» **Problem to work on**
Update the records below by swapping "magnitude of separation" for "distance" and leaving every other word untouched.

» **Stored records**
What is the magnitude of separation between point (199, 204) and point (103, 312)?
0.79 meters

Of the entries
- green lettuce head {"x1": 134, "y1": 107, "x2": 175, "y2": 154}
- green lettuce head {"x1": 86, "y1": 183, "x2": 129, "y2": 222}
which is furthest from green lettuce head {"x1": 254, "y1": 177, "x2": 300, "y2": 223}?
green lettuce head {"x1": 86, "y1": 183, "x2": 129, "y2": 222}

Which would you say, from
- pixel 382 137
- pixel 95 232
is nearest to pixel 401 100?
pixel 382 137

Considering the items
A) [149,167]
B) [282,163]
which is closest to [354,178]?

» **Result**
What is the distance between point (199, 204) and point (103, 312)?
0.79 meters

Of the entries
- green lettuce head {"x1": 134, "y1": 107, "x2": 175, "y2": 154}
- green lettuce head {"x1": 86, "y1": 183, "x2": 129, "y2": 222}
which is furthest from green lettuce head {"x1": 254, "y1": 177, "x2": 300, "y2": 223}?
green lettuce head {"x1": 86, "y1": 183, "x2": 129, "y2": 222}

Which would you say, from
- pixel 382 137
- pixel 95 232
is nearest to pixel 401 100?
pixel 382 137

Considering the items
A) [149,167]
B) [282,163]
which is closest to [354,178]?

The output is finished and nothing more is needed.